Nos stratégies en matière d’Options sont axées sur la synthèse des points
suivants :
·
Analyse fondamentale
·
Analyse technique
·
Tendances saisonnières
En dernier
ressort, nous nous fions surtout aux données relatives à la volatilité
historique et à la volatilité implicite, étant les facteurs qui
déterminent s’il faut recommander une opération sur options à un
investisseur admissible.
Bons de
souscription, Options d’achat et Options de vente
Bons de
souscription
Les bons de souscription offrent à leurs détenteurs la
possibilité d’acheter une tranche du capital social d’une société à un
prix précis pendant un délai fixe. Les bons de souscription procurent des
occasions d’investissement et de spéculation. Ils sont émis par des
entreprises, alors que les options d’achat le sont par des particuliers.
En général, la durée de vie d’un bon de souscription est fixe, mais elle
peut s’étaler sur de nombreuses années. Pendant la période de détention,
le propriétaire n’a aucun droit de vote et ne touche aucun dividende. Les
bons de souscription sont émis d’habitude comme un « boni » lié au
financement du titre prioritaire. Quand un bon de souscription est levé,
la compagnie émet de nouvelles actions et le détenteur lui verse le prix
fixé. L’attrait spéculatif des bons de souscription est illustré dans
l’exemple suivant :
Un bon de souscription émis pour une durée de cinq ans donne au détenteur
le droit d’acheter une tranche du capital social pour la somme de 30 $ (le
« prix de levée »). Le coût du bon se chiffre à 5 $. Au moment de
l’émission, le cours boursier de l’action est de 20 $. L’investisseur
s’attend à ce que l’action grimpe à 40 $. Si l’investisseur avait acheté
l’action à 20 $ à la place du bon de souscription et que le cours atteint
40 $, il aurait doublé la valeur de son investissement en plus de tous les
dividendes reçus. Si l’action atteignait 40 $, la valeur minimum du bon de
souscription serait de 10 $ (la valeur marchande de 40 $ moins le prix de
levée versée, soit 30 $). Le détenteur du bon de souscription aurait
également doublé la valeur de son autre investissement (sans considération
de l’effet de tout dividende).
Cependant, nous supposons que lorsque l’action se négocie à 40 $, les
investisseurs s’attendent à ce que son cours grimpe davantage.

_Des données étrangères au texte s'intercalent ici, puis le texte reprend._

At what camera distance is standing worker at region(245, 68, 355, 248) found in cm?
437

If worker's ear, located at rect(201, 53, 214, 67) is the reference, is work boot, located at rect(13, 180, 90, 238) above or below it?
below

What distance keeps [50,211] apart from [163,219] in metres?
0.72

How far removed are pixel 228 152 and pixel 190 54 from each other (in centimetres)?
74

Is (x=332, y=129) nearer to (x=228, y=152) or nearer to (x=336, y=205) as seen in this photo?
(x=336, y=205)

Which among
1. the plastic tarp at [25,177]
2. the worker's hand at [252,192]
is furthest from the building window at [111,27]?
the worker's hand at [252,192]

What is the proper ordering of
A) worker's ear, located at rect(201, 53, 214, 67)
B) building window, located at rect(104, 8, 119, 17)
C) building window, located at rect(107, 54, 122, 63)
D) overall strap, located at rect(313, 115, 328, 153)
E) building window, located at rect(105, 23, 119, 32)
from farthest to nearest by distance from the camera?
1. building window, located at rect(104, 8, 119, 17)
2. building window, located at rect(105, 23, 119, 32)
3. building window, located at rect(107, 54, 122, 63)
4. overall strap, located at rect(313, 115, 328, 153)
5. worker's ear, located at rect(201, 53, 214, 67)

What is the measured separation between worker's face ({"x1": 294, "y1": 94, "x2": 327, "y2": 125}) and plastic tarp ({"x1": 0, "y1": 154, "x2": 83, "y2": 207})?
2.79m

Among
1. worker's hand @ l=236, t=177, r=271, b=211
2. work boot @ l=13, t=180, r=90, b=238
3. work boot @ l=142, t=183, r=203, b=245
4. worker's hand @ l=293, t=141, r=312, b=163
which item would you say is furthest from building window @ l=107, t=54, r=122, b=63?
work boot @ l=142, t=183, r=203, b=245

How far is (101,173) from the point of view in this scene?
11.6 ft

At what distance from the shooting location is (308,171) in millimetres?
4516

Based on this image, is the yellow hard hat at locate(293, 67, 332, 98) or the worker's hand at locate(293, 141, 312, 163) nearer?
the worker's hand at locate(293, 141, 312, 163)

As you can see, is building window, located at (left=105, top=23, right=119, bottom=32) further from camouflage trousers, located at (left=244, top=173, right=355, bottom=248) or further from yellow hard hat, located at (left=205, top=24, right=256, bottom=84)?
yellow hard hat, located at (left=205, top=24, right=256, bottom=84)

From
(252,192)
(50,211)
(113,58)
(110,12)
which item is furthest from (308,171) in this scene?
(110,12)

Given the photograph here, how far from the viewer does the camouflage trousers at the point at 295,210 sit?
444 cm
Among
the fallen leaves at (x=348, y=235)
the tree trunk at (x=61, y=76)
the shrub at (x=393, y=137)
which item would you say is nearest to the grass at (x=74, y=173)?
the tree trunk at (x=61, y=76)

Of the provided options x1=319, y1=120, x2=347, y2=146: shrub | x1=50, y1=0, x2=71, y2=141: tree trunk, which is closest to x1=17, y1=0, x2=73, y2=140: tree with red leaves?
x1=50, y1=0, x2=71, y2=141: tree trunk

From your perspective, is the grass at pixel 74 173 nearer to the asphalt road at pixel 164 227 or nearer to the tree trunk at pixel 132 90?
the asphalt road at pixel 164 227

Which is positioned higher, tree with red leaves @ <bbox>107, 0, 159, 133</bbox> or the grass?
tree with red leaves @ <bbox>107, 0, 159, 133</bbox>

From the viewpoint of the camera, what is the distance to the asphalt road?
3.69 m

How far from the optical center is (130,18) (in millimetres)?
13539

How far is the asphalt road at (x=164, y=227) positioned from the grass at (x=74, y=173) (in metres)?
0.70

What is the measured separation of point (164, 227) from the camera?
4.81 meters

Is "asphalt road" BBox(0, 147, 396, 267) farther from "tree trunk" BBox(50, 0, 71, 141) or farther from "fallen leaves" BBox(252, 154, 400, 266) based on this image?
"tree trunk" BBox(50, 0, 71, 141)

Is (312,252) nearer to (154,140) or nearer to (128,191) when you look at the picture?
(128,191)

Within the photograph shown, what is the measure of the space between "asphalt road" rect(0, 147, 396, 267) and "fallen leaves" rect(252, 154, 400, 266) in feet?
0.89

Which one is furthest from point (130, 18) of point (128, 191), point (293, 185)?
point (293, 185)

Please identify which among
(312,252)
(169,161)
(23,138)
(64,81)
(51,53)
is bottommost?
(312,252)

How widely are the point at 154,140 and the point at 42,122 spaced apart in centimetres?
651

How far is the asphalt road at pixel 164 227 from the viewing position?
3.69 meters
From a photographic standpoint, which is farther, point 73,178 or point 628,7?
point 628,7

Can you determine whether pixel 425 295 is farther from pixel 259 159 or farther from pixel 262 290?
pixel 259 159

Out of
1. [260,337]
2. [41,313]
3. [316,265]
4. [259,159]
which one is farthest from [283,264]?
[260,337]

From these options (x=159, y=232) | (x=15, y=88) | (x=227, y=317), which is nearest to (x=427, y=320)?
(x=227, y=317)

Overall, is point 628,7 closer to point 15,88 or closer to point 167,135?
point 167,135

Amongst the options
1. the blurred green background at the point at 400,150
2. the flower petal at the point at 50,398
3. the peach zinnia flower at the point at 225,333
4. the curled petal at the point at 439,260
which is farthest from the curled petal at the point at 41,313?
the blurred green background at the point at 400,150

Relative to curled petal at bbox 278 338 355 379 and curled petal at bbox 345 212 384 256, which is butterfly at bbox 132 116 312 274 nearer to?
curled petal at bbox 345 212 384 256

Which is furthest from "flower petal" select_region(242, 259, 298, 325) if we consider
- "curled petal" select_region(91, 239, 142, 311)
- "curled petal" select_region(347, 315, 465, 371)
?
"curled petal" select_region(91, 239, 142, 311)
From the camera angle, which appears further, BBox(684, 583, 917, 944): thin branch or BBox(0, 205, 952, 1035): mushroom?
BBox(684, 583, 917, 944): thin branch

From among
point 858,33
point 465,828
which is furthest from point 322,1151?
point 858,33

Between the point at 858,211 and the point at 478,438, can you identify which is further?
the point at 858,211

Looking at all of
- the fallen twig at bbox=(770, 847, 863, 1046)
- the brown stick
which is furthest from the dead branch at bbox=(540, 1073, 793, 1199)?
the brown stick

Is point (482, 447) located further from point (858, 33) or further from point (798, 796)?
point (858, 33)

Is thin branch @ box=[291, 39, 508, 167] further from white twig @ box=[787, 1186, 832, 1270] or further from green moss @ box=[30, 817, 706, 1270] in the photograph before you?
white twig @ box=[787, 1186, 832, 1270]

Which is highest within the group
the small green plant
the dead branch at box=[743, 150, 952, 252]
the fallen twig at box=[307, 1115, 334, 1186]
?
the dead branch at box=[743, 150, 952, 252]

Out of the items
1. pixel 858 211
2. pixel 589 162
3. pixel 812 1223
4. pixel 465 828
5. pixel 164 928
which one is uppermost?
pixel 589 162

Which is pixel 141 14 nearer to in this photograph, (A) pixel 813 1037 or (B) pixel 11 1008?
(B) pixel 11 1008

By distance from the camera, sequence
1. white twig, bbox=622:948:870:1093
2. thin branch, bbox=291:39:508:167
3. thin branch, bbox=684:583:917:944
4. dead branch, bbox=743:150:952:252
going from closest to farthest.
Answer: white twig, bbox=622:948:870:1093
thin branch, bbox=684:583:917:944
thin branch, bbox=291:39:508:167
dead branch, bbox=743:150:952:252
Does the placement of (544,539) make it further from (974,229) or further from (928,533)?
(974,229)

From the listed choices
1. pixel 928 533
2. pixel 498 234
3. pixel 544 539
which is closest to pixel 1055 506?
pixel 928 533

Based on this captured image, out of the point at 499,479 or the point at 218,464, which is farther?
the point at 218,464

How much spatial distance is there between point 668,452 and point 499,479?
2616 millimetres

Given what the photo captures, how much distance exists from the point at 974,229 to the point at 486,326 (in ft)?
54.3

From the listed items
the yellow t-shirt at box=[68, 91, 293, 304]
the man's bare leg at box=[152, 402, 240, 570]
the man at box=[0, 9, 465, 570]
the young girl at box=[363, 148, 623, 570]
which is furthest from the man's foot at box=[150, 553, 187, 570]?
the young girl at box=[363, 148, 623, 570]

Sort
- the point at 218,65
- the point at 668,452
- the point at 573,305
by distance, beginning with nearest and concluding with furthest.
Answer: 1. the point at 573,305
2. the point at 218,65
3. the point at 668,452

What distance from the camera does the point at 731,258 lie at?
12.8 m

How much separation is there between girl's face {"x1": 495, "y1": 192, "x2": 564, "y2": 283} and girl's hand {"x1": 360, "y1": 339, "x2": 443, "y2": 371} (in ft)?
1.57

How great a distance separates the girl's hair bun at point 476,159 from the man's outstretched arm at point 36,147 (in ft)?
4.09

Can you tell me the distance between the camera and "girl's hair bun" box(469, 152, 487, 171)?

Dans ce
contexte, le bon de souscription se vendrait en contrepartie d’une
certaine prime par rapport à la valeur minimum. Supposons que le bon de
souscription se vend maintenant pour 15 $. Dans ce cas, le détenteur aura
triplé son investissement. Toutefois, si le prix de levée dépasse le cours
de l’action à l’expiration, le bon de souscription ne sera pas levé et
expirera. Après la date d’expiration le bon de souscription est sans
valeur. Quoique la valeur minimum d’un bon de souscription corresponde en
général à l’excédent de la valeur marchande par rapport au prix de levée,
il peut souvent être vendu en contrepartie d’une prime en sus de la valeur
minimum. Voici quelques éléments pouvant avoir une incidence sur le volume
de la prime en sus de la valeur minimum :
a. les
attentes du secteur des investissements à l’égard du cours ultérieur de
l’action;
b. la période à courir jusqu’à l’expiration du bon de souscription;
c. la
protection accordée au bon de souscription en matière de dilution,
c’est-à-dire si l’action est fractionnée ou si des dividendes-actions sont
émis; et
d. si les bons de souscription sont négociés à une Bourse reconnue ou hors
Bourse. Les bons de souscription qui sont négociés à une Bourse reconnue
tendent à faire l’objet de primes plus élevées.
ÉLÉMENTS
DES STRATÉGIES AXÉES SUR DES OPTIONS (CONSULTEZ LA RUBRIQUE INTITULÉE «
OPTIONS »)
Options
d’achat
Ce sont des
options négociables donnant à leurs détenteurs le droit d'acheter un
nombre déterminé d'actions à un prix stipulé d'avance (le plus souvent un
prix quelque peu supérieur à leur cours au moment de l'acquisition de
l'option) à une date quelconque au cours d'une période donnée. Les options
d’achat sont vendues par des négociants en valeurs mobilières ou des
investisseurs individuels. La raison principale de la souscription d’une
option d’achat est l’anticipation d’une augmentation du cours de l’action
sous-jacente. Si l’action grimpe, l’option d’achat augmentera et sera
vendue à profit. Le recours aux options procure une influence
substantielle à l’investisseur, parallèlement aux différents degrés de
risque. L’introduction du commerce des options par la Chicago Board
Options Exchange (CBOE), une Bourse de valeurs mobilières réglementée
à l’échelle nationale, signifie que les options de vente et d’achat
peuvent être souscrites et vendues aussi facilement que les valeurs
mobilières cotées à la Bourse.
Le prix auquel le souscripteur de l’option peut choisir de lever son
option est désigné le prix de levée de l’option. La date d’expiration est
le dernier jour durant lequel le souscripteur peut exercer son option
d’achat ou de vente de l’action. Les options CBOE expirent
trimestriellement, soit au cycle de janvier, d’avril, de juillet ou
d’octobre, ou soit aux cycles trimestriels débutant en février ou en mars.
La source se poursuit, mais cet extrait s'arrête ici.